Anyway, I have written enough for a book.
P.S. Mr/Ms Neely, the fiddle and fiddling was invented in Europe and transported from there to Appalachia and elswhere with the immigrants. If you listen carefully, you can hear that the ancestry of the tunes played in Appalachia is the same as those played in the Maritimes. They just took different directions once they landed in North America.
Cheers again (and I'll shut up now)...
I read an interview with Vassar Clements and he said the difference between the violin and the fiddle was "about a six-pack".
The only real difference is in the way they are played. Classical players have caled their violins fiddles for genorations. In the Appalachian Mountains some fiddlers filed their bridges flatter to play 3 strings at once, not double stops. I don't know any tunes, but I know they exist. There is also a bow you can take apart and play all 4 strings at once and some classical peaces have been written for this unique bow. scuse my spelling....
That's VERY INTERESTING Ted! Don't worry about your spelling . . . I understand the information and that's all that matters. Imagine how rich the sound of four strings vibrating at the same time!

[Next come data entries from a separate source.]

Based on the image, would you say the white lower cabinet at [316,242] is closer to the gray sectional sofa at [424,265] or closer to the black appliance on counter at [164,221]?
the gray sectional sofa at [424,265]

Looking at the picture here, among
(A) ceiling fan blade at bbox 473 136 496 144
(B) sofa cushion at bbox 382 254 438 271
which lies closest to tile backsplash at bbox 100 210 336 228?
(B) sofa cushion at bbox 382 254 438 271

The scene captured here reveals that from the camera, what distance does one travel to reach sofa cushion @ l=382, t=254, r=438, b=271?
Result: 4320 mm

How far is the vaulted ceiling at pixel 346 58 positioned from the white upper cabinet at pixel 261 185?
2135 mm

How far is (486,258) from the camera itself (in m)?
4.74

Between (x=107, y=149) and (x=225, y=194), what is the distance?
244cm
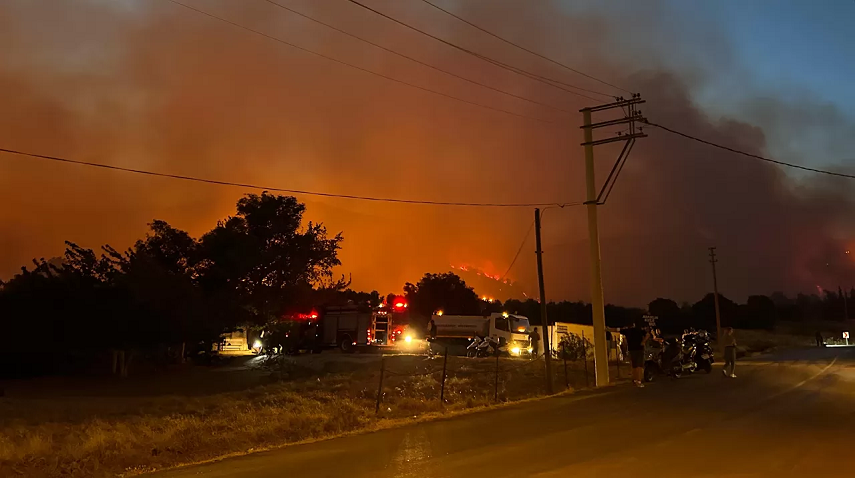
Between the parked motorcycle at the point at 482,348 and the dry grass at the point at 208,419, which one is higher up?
the parked motorcycle at the point at 482,348

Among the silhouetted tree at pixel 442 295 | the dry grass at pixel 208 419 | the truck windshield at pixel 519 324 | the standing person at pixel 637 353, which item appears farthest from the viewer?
the silhouetted tree at pixel 442 295

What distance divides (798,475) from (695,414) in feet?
18.9

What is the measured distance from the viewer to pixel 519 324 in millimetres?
38000

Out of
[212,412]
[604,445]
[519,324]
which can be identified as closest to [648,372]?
[604,445]

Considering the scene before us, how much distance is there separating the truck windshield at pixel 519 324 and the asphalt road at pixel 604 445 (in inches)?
835

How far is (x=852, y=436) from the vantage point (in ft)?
35.3

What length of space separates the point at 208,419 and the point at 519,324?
2624 cm

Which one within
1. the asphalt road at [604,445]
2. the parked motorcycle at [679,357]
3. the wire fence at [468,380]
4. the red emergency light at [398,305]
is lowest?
the asphalt road at [604,445]

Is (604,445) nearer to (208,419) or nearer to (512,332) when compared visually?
(208,419)

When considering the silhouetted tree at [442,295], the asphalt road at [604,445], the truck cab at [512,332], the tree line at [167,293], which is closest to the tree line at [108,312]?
the tree line at [167,293]

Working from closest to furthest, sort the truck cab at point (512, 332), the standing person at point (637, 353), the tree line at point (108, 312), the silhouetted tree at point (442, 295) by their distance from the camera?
the standing person at point (637, 353), the tree line at point (108, 312), the truck cab at point (512, 332), the silhouetted tree at point (442, 295)

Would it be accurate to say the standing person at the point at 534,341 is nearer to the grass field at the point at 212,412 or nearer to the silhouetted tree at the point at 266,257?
the grass field at the point at 212,412

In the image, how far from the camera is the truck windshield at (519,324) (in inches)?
1486

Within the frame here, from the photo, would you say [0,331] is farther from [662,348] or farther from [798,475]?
[798,475]
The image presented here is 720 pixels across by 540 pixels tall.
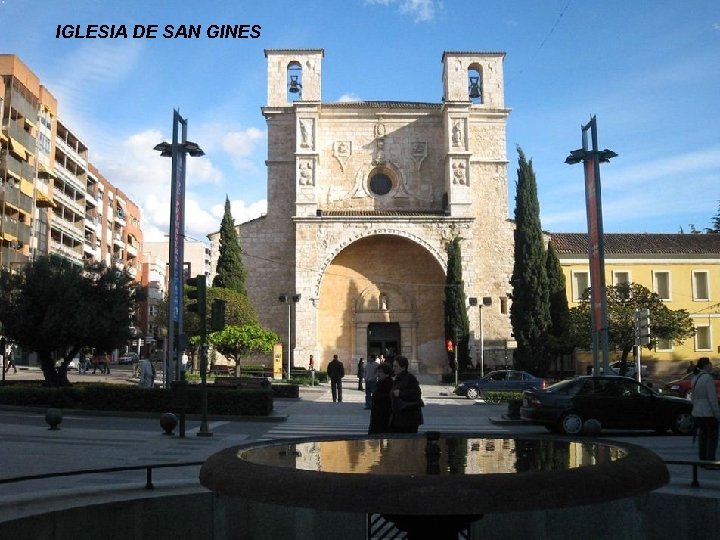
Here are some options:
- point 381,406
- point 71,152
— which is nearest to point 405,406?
point 381,406

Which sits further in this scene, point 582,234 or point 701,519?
point 582,234

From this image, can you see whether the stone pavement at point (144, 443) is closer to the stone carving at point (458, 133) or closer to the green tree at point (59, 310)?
the green tree at point (59, 310)

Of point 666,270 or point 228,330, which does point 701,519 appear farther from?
point 666,270

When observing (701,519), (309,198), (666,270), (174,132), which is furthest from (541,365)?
(701,519)

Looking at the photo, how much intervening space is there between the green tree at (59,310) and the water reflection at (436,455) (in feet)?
59.7

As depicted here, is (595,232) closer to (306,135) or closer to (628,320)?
(628,320)

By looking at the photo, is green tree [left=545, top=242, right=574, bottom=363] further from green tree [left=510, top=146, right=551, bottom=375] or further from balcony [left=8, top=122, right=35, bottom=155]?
balcony [left=8, top=122, right=35, bottom=155]

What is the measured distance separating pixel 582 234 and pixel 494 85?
34.9 feet

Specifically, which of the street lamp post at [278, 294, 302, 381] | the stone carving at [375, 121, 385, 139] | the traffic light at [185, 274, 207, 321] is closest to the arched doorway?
the street lamp post at [278, 294, 302, 381]

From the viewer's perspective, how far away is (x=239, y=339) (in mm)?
33688

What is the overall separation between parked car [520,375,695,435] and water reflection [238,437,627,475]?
34.2 feet

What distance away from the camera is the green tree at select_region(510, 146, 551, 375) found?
37750 mm

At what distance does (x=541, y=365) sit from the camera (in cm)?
3772

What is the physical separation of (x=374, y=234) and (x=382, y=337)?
246 inches
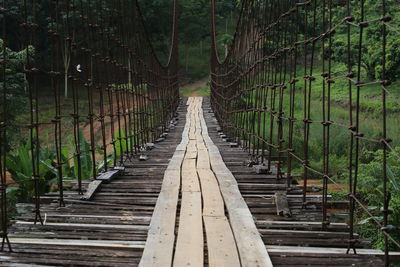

Hmmm, it just occured to me . . . this bow you've described . . . minstrels in the Middle Ages went about coaxing sound from strings yet another way . . . inventing the hurdy-gurdy, which has a rosined, wooden wheel placed UNDER the strings, and keys that strike the notes while the wheel is turned. This instrument sounds more like a fiddler and bagpiper got together for a gig.
Hednigarna uses that hurdy-gurdy, really cool sound - like a Medieval Moog!
There's a Swedish or Norwegein fiddle with several drone strings under neath the main strings that vibrate sypathetically. It has a really unique sound.
Yes, Ted, that would be the Hardanger Fiddle, from the Hardanger Fjord area of Norge (Norway), which is where my Grandfather was born and raised. There is a real art to playing it so that it sounds appealing. It can be quite a challenge, but worht it, I understand, and is quite exotic sounding.
As a new violinist, I have always been taught that a good fiddle cost $100 and a good violin cost $10,000. So you can make a violin sound like a good fiddle, you will never get a fiddle to sound like a good violin.
Things that make you go hmmmmmm. . . . . . .
a fiddle has beer spilled on it!! har har!